Ci dedicammo alla botola. Il chiavistello saltò dopo qualche sforzo, rivelando un pozzetto nel cemento, vuoto.

– Maledizione, ci ha fregati – dissi esasperato.
– Aspetta un attimo, cosa diceva il biglietto?
– Ombelico! Rasare un ombelico!
– Io non raso un cazzo di ombelico, ti avverto che t’arrangi – Berto mi fissò deciso.

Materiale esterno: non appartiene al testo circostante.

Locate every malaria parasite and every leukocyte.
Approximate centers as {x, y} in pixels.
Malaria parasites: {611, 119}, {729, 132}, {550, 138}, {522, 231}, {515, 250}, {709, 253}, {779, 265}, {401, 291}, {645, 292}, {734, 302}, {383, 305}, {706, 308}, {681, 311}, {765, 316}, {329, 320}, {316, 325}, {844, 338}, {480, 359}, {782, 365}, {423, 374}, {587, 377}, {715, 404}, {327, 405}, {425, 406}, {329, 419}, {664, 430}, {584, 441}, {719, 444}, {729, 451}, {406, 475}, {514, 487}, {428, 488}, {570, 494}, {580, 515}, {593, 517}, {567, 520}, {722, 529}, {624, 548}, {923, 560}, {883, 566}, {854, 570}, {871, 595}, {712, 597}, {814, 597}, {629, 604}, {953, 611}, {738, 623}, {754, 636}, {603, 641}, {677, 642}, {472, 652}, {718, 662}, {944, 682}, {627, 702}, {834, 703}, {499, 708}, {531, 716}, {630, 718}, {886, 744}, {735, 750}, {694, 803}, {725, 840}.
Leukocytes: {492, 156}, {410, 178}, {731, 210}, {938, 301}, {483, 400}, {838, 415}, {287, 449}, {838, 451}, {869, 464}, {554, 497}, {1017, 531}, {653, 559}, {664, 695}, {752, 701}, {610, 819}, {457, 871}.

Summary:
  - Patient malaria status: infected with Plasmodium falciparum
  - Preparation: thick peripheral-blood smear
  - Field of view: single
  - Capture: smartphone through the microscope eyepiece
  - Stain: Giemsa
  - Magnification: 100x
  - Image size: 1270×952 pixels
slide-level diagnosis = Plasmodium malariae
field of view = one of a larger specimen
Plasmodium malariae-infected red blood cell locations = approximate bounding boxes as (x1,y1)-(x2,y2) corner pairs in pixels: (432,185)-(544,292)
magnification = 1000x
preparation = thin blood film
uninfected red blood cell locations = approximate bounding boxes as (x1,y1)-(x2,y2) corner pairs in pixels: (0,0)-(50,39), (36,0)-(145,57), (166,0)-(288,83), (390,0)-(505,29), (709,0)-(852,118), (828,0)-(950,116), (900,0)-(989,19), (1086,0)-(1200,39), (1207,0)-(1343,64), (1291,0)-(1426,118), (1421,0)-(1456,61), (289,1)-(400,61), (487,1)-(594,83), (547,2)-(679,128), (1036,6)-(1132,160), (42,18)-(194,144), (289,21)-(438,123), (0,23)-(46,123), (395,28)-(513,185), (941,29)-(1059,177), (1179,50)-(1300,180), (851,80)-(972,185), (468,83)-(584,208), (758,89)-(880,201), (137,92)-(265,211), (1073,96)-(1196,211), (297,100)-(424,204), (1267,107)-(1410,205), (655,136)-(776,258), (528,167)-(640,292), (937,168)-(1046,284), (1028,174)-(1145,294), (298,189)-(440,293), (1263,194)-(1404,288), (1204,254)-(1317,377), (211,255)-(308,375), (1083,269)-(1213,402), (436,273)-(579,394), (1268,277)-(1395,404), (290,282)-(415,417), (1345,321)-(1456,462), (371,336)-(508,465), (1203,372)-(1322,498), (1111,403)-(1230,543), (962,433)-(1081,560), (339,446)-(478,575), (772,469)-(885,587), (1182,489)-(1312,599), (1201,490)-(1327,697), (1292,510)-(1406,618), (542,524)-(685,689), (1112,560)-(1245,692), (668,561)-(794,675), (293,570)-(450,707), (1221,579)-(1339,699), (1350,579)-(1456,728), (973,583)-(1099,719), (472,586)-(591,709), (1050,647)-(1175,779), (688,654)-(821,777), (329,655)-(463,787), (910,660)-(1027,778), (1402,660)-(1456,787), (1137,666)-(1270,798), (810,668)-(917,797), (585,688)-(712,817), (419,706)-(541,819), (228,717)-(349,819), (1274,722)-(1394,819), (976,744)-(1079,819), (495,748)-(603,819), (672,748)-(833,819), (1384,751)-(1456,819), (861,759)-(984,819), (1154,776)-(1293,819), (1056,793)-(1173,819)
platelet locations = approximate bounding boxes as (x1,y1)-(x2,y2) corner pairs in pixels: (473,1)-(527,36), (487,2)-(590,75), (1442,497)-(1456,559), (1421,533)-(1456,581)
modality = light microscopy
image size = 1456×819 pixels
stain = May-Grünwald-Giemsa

Ci avvicinammo al cadavere grasso e peloso di Aronne che giaceva a terra riverso nel suo fetore. Lo voltammo sulla schiena facendo forza in due, Nicolai pareva morto sotto suo fratello, o quel che era. Berto respirava male, così mi arrangiai. Aprii la tuta che conteneva l’orso, abbassai la cerniera e gli sollevai la canotta lurida fin sulle mammellone. Sulla medusa spiaggiata flaccida e pelosa che era la panza di Aronne, spiccava un’area circolare depilata di fresco intorno all’ombelico, e un tatuaggio che l’aggirava a spirale, diceva: “Sei da destra, tre dal fondo, chi lo trova, si diverte un mondo!” Era piuttosto smagliato, ma ancora leggibile. Collegai i pezzi: la badante doveva aver fiutato la faccenda, ed era riuscita a svelare il tatuaggio rasando la panza dell’orso, ma quello non l’aveva presa bene e lei era stata punita in modo brutale. Berto mi guardava con gli occhi socchiusi, rifletteva sulle parole, io c’ero arrivato, mi pareva.

– Seguimi, Anus.
– Non c’ho capito niente.
– Vieni muoviti dài.

Mi recai all’ingresso del capannone, contai tre mattoni dal basso e sei da destra. Feci toc- toc, e il mattone si smosse. Venne via senza protestare e dietro, impacchettate in ordine alfabetico, spuntavano mazzette da centomila: il muro doveva esserne imbottito. Berto mi guardò, alzando le sopracciglia e indicando le mazzette. – E adesso Bimbo, possiamo pensare che farcene?